# Material supplied start

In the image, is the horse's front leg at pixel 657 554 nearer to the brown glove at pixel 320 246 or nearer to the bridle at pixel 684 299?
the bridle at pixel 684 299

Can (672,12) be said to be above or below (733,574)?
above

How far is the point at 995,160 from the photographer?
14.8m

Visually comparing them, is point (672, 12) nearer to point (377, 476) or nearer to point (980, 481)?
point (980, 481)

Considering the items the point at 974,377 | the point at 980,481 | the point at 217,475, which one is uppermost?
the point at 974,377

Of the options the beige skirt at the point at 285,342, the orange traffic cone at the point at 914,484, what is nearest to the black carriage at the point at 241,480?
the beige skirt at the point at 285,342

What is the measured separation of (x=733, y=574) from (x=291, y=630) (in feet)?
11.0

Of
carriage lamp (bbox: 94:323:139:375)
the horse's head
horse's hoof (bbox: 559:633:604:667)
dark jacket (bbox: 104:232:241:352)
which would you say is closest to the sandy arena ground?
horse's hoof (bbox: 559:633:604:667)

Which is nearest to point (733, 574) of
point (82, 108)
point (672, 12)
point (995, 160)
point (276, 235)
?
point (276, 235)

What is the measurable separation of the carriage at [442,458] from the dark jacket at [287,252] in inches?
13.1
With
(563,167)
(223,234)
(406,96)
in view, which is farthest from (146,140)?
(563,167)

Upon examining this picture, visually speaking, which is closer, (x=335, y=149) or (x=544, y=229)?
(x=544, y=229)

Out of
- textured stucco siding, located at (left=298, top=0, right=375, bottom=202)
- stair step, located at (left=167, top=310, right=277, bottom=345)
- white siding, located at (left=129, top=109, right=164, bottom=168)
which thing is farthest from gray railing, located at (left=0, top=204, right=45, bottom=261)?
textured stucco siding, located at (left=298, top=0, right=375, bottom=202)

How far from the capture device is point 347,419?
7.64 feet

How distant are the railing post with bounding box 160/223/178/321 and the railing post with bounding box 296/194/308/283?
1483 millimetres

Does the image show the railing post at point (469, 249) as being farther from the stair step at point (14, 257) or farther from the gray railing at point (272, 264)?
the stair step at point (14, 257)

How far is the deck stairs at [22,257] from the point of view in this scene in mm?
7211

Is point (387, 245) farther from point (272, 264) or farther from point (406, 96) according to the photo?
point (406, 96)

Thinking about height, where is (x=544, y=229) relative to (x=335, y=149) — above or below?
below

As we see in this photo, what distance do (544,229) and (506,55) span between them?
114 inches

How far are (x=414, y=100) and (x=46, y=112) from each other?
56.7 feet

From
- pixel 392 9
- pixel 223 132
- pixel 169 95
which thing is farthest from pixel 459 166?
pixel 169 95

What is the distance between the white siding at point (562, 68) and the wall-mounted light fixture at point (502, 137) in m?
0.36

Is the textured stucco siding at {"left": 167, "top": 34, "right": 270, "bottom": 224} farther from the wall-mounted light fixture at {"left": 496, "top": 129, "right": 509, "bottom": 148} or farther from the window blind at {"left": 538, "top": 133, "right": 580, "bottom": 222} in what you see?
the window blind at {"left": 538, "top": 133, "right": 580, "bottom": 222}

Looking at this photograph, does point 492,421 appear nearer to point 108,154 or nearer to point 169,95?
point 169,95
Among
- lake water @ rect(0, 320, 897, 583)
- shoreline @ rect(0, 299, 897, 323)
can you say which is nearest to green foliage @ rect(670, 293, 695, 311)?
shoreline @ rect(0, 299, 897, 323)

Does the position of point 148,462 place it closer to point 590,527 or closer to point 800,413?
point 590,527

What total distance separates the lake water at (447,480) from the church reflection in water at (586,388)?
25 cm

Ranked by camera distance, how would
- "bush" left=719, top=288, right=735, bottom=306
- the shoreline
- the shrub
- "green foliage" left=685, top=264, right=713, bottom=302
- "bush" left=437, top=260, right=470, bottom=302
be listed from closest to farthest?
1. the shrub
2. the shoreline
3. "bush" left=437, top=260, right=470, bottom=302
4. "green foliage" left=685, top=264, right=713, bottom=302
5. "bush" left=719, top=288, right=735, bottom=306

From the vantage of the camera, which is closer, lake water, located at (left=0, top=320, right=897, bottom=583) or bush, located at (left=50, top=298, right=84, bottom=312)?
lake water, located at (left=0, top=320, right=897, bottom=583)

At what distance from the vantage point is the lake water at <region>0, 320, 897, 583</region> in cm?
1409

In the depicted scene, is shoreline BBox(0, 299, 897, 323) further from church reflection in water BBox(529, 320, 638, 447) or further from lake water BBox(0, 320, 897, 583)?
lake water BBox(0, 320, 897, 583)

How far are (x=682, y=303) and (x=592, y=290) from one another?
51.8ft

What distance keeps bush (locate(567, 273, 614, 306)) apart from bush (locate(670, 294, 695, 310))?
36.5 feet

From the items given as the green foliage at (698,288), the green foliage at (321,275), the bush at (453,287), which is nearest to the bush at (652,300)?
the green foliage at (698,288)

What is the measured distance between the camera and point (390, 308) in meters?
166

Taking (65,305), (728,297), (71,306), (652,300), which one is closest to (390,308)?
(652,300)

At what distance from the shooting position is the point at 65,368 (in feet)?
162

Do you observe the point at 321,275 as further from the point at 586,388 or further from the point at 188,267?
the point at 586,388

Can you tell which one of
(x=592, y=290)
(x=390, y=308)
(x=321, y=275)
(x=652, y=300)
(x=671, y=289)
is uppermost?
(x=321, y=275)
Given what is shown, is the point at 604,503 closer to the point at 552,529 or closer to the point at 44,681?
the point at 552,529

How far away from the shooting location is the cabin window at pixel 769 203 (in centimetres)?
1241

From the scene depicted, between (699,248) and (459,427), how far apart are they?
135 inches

# Material supplied end

**The problem:** Please write out everything in the listing above, from the line containing "In the depicted" down through the end of the listing, repeating those lines exactly.

**Written answer:**
In the depicted scene, is shoreline BBox(0, 299, 897, 323) further from church reflection in water BBox(529, 320, 638, 447) or further from lake water BBox(0, 320, 897, 583)?
lake water BBox(0, 320, 897, 583)

How far are (x=682, y=303) and (x=592, y=290) from one another?
51.8ft

What distance keeps bush (locate(567, 273, 614, 306)) apart from bush (locate(670, 294, 695, 310))?
36.5 feet

From the items given as the green foliage at (698,288), the green foliage at (321,275), the bush at (453,287), which is nearest to the bush at (652,300)?
the green foliage at (698,288)

What is the measured distance between the camera and point (390, 308) in meters?
166

Taking (65,305), (728,297), (71,306), (652,300), which one is closest to (390,308)?
(652,300)

At what distance from the shooting position is the point at 65,368 (in feet)?
162

Do you observe the point at 321,275 as further from the point at 586,388 or further from the point at 188,267?
the point at 586,388

Can you tell which one of
(x=592, y=290)
(x=390, y=308)
(x=321, y=275)
(x=652, y=300)
(x=671, y=289)
is uppermost?
(x=321, y=275)
Given what is shown, is the point at 604,503 closer to the point at 552,529 or closer to the point at 44,681?
the point at 552,529

How far away from the shooting location is the cabin window at pixel 769 203 (in centimetres)?
1241

From the scene depicted, between (699,248) and (459,427), how far apart are they?
135 inches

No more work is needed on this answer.